Option 1: Run data gen using interactive interface¶
To use the interactive interface, either open scripts/interactive_interface.ipynb
or copy the following into a Jupyter notebook and follow the instructions:
from gridfm_datakit.interactive import interactive_interface
interactive_interface()
Option 2: Using the command line interface¶
Run the data generation routine from the command line:
gridfm_datakit path/to/config.yaml
Configuration Overview¶
Refer to the sections Network, Load Scenarios, and Topology perturbations for a description of the configuration parameters.
Sample configuration files are provided in scripts/config
, e.g. default.yaml
:
network:
name: "case24_ieee_rts" # Name of the power grid network (without extension)
source: "pglib" # Data source for the grid; options: pglib, pandapower, file
network_dir: "scripts/grids" # if using source "file", this is the directory containing the network file (relative to the project root)
load:
generator: "agg_load_profile" # Name of the load generator; options: agg_load_profile, powergraph
agg_profile: "default" # Name of the aggregated load profile
scenarios: 200 # Number of different load scenarios to generate
# WARNING: the following parameters are only used if generator is "agg_load_profile"
# if using generator "powergraph", these parameters are ignored
sigma: 0.05 # max local noise
change_reactive_power: true # If true, changes reactive power of loads. If False, keeps the ones from the case file
global_range: 0.4 # Range of the global scaling factor. used to set the lower bound of the scaling factor
max_scaling_factor: 4.0 # Max upper bound of the global scaling factor
step_size: 0.025 # Step size when finding the upper bound of the global scaling factor
start_scaling_factor: 0.8 # Initial value of the global scaling factor
topology_perturbation:
type: "random" # Type of topology generator; options: n_minus_k, random, none
# WARNING: the following parameters are only used if type is not "none"

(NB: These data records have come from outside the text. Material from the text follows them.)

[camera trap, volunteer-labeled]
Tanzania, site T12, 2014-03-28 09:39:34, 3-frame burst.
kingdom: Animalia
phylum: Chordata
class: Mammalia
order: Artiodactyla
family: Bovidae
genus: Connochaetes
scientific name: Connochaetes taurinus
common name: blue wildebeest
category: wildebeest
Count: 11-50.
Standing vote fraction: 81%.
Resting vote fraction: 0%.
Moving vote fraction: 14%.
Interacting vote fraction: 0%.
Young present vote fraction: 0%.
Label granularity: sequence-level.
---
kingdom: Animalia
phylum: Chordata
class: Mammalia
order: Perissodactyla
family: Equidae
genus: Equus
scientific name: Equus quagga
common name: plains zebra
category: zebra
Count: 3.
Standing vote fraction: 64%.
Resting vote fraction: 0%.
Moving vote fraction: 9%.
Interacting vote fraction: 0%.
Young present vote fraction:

k: 1 # Maximum number of components to drop in each perturbation
n_topology_variants: 5 # Number of unique perturbed topologies per scenario
elements: ["line", "trafo", "gen", "sgen"] # elements to perturb options: line, trafo, gen, sgen
settings:
num_processes: 10 # Number of parallel processes to use
data_dir: "./data_out" # Directory to save generated data relative to the project root
large_chunk_size: 50 # Number of load scenarios processed before saving
no_stats: false # If true, disables statistical calculations
overwrite: true # If true, overwrites existing files, if false, appends to files (note that bus_params.csv, edge_params.csv, scenarios_{load.generator}.csv and scenarios_{load.generator}.html will still be overwritten)
mode: "pf" # Mode of the script; options: contingency, pf
Output Files¶
The data generation process produces several output files in the specified data directory:
- tqdm.log: Progress bar log.
- error.log: Log of the errors raised during data generation.
- args.log: Copy of the config file used.
- pf_node.csv: Data related to the nodes (buses) in the network, such as voltage levels and power injections.
- pf_edge.csv: Branch admittance matrix for each pf case.
- branch_idx_removed.csv: List of the indices of the branches (lines and transformers) that got removed when perturbing the topologies.
- edge_params.csv: Branch admittance matrix and branch rate limits for the unperturbed topology.
- bus_params.csv: Parameters for the buses (voltage limits and the base voltage).
- scenario_{args.load.generator}.csv: Load element-level load profile obtained after using the load scenario generator.
- scenario_{args.load.generator}.html: Plots of the element-level load profile.
- scenario_{args.load.generator}.log: If generator is "agg_load_profile", stores the upper and lower bounds for the global scaling factor.
- stats.csv: Stats about the generated data.
- stats_plot.html: Plots of the stats about the generated data.